START Dataset

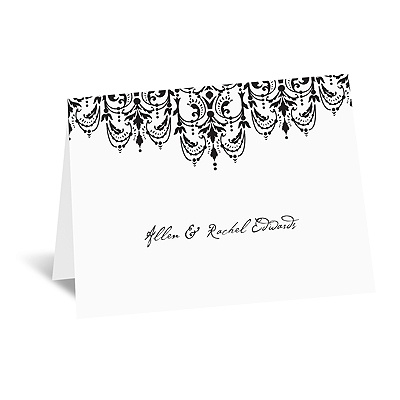 Chandelier Damask - Thank You Note and Envelope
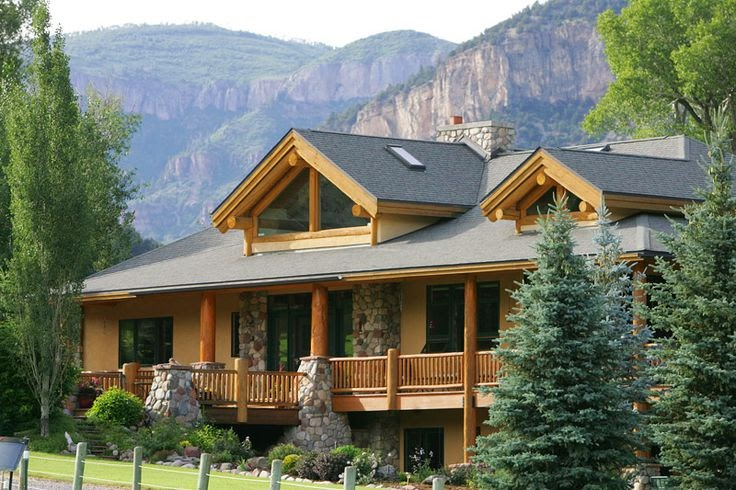 Luxury mountain log home plans clinetop ranch waterfront for Mountain home designs colorado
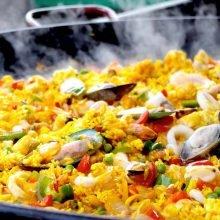 Seafood Paella 1kg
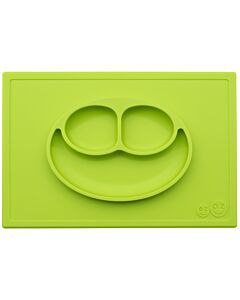EZPZ Happy Mat | Self-Suctioning Silicone Plate & Placemat (24+ Months) | Lime - 30% OFF!!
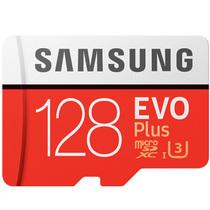 三星 存储卡128GB 读速100MB/s 写速90MB/s UHS-3 Class10 高速TF卡(Micro SD卡)红色plus升级版+产品图片主图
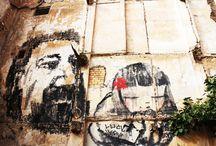 Street Art Valencia / Laat je verrassen door de kunstwerken in Valencia!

END Dataset

• Exercise prompt: Print only the lines from the line that contains "Luxury mountain log" to the final line of the data, inclusive. Pictures stay out.

• Result of the task:
 Luxury mountain log home plans clinetop ranch waterfront for Mountain home designs colorado
 Seafood Paella 1kg
EZPZ Happy Mat | Self-Suctioning Silicone Plate & Placemat (24+ Months) | Lime - 30% OFF!!
 三星 存储卡128GB 读速100MB/s 写速90MB/s UHS-3 Class10 高速TF卡(Micro SD卡)红色plus升级版+产品图片主图
 Street Art Valencia / Laat je verrassen door de kunstwerken in Valencia!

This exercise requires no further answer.